= George Henry Prosser =

Businessman and politician in South Australia (1867–1941)

George Henry Prosser (ca.1867 – 22 August 1941) was a businessman and politician in South Australia.

==History==
George Prosser was born at Gawler River and was a student at the Grote Street school.

He was a member of the Adelaide City Council for 27 years, and an alderman in 1933. He was mayor of the Town of Kensington and Norwood from 1907 to 1912. He was a member of the Chamber of Commerce, and served as president. He was a director of Wallaroo-Mount Lyell Fertilisers Ltd. and chairman 1931–1933. He was also on the board of Adelaide Cement and Wilkinson & Co., Ltd, Elder's Trustee and Executor Co. Ltd.

He was a member of the Legislative Council for Central District No. 2 from 1921 to 1933.

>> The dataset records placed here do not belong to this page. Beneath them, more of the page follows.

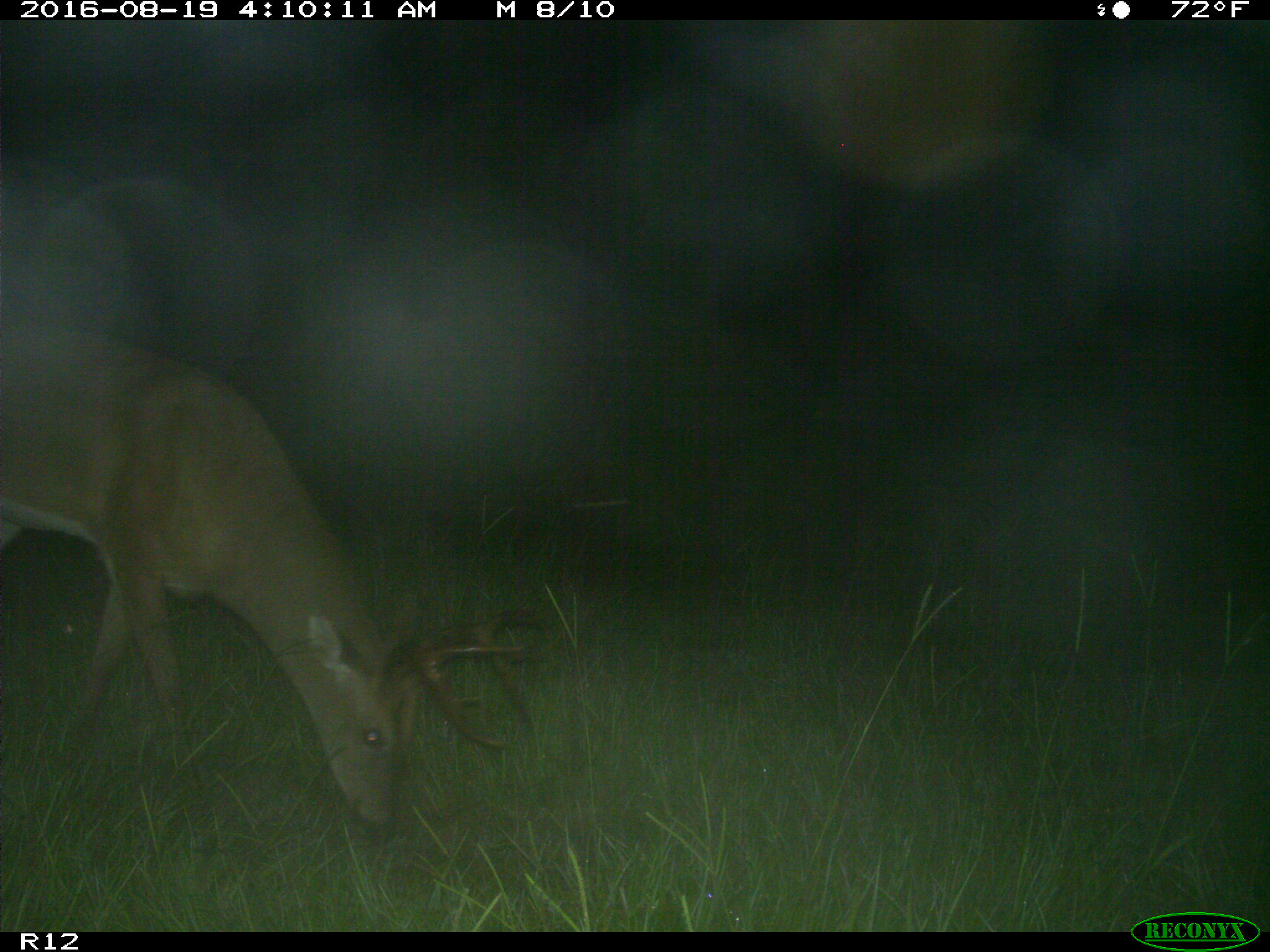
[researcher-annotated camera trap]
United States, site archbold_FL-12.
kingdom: Animalia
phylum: Chordata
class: Mammalia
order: Artiodactyla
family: Cervidae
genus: Odocoileus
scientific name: Odocoileus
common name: deer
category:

He was captain of the Marryatville Bowling Club.

==Family==
On 29 November 1893 he married Emalia Rosa "Emily" Robinson in November 1893. They had two daughters:
- Gladys Prosser (30 October 1894 – ) married Charles Ashley Foale (1884–1938) on 6 June 1917. Gladys was an accomplished singer.
- Joyce Prosser (22 December 1901 – ) married Leslie Carrington Maiden BDS on 15 July 1926
They had homes "Ralston", Northumberland Road, Marryatville; and "Ralston", 11 Stannington Avenue, Heathpool.